The Androgen Insensitivity Syndrome Support Group (AISSG) is a UK-based charity which started in 1988 (formalised in 1993).
AISSG provides information and support to young people, adults and families affected by XY-female conditions such as complete and partial Androgen Insensitivity Syndrome or AIS (old name Testicular Feminization Syndrome or Testicular Feminisation Syndrome). AISSG also supports those affected by Swyer's Syndrome (XY Gonadal Dysgenesis), 5-alpha Reductase Deficiency, Leydig Cell Hypoplasia, Mayer-Rokitansky-Kuster-Hauser (MRKH) Syndrome, Mullerian Dysgenesis, Mullerian Duct Aplasia, Vaginal Atresia, and other related conditions.
The group has played a dual role in providing support and comfort to affected adults/families all over the world, as well as fighting for and contributing to a better understanding of the various conditions, and of how they should be ‘treated’ by the medical community.
Intersex UK works to raise awareness of intersex conditions/DSDs. Intersex UK advocates for the rights, equality and legal recognition of intersex people. It also offers education and support to intersex people and their families.
The United Kingdom Intersex Association is an education, advocacy, campaigning and support organisation which works on behalf of intersex people.
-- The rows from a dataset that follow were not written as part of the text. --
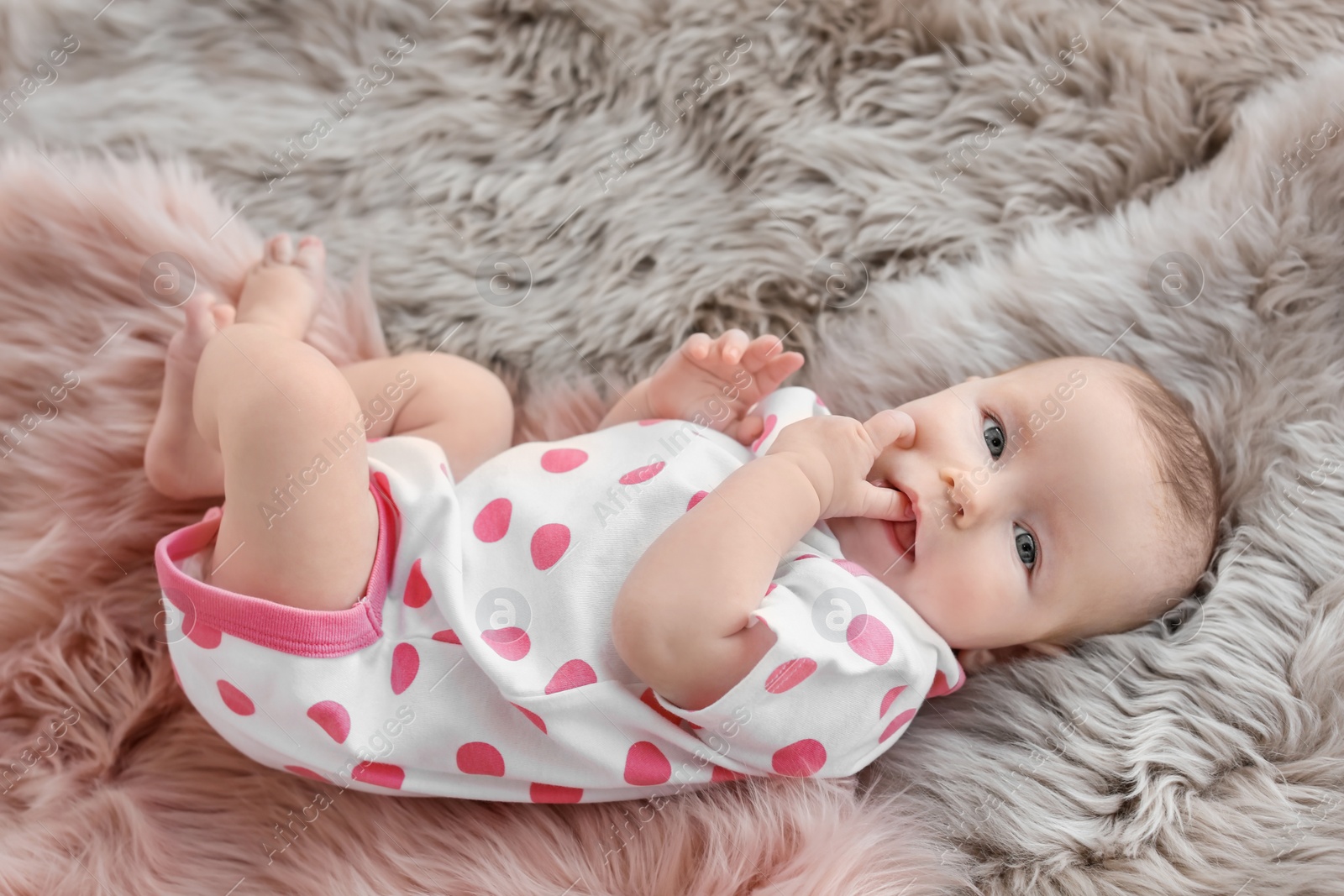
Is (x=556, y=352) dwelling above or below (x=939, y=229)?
below

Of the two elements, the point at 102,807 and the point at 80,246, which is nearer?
the point at 102,807

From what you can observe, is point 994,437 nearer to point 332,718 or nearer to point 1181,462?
point 1181,462

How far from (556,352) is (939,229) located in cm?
68

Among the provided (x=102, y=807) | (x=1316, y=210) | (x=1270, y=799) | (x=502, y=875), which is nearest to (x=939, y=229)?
(x=1316, y=210)

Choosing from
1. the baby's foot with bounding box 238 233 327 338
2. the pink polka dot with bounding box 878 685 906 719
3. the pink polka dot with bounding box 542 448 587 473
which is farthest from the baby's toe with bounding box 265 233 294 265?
the pink polka dot with bounding box 878 685 906 719

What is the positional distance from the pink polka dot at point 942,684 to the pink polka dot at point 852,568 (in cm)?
19

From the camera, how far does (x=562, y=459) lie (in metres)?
1.30

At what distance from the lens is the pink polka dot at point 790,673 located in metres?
1.10

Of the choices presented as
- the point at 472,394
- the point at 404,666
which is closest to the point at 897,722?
the point at 404,666

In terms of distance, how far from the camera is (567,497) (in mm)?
1257

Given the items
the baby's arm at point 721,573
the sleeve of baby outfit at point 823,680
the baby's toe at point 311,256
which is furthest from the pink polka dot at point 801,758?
the baby's toe at point 311,256

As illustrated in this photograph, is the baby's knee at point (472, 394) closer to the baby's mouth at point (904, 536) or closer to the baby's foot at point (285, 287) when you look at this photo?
the baby's foot at point (285, 287)

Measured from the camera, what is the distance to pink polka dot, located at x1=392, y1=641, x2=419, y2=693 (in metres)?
1.17

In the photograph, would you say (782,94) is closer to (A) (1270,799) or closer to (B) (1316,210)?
(B) (1316,210)
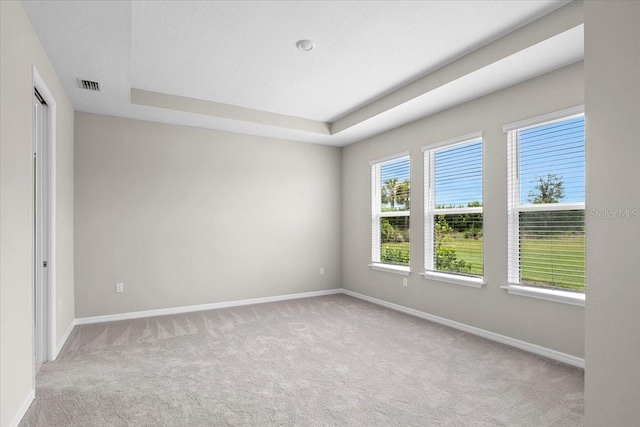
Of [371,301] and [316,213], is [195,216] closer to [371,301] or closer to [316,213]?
[316,213]

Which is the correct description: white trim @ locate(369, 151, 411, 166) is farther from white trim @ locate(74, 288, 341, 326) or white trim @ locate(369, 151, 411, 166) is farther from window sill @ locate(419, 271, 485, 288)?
white trim @ locate(74, 288, 341, 326)

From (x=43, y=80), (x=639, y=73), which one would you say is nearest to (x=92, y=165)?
(x=43, y=80)

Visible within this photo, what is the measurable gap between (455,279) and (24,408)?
402cm

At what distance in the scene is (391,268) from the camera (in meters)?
5.24

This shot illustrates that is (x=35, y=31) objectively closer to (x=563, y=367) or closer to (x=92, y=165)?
(x=92, y=165)

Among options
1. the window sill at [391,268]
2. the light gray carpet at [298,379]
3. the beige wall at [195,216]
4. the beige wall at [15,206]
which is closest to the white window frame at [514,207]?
the light gray carpet at [298,379]

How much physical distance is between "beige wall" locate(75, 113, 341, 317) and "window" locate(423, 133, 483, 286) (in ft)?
6.90

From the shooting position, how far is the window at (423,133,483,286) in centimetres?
412

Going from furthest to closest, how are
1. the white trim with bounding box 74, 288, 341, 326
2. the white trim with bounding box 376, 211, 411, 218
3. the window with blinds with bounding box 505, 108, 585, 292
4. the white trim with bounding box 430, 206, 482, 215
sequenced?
1. the white trim with bounding box 376, 211, 411, 218
2. the white trim with bounding box 74, 288, 341, 326
3. the white trim with bounding box 430, 206, 482, 215
4. the window with blinds with bounding box 505, 108, 585, 292

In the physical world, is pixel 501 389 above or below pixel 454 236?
below

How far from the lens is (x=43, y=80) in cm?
291

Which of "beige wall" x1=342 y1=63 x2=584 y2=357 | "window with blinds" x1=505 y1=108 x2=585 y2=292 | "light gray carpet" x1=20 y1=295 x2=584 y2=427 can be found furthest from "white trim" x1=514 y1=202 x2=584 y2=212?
"light gray carpet" x1=20 y1=295 x2=584 y2=427

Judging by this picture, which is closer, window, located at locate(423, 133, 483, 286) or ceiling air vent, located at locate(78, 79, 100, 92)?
ceiling air vent, located at locate(78, 79, 100, 92)

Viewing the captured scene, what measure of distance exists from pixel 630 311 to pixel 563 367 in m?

UKIA has the following aims:
- to educate, inform and campaign in order to remove the shame, secrecy, social prejudice, ignorance and stigmatization which surround intersex people.
- to campaign against the pathologising and medicalisation of intersex people's lives.
- to campaign against the use of surgery and other medical treatments for coercing intersex people to physically conform to cultural definitions of "normal".
- to campaign against the widespread practice of witholding information from intersex people regarding the medical implications of being born Intersex where these exist.
- to campaign for the same status and respect for human rights accorded to all others to be equally accorded to intersex people.
Organization Intersex International is the world’s largest intersex organization with members representing almost all known intersex variations. OII has affiliates in twenty countries, on six continents, speaking ten languages including Mandarin Chinese and Arabic.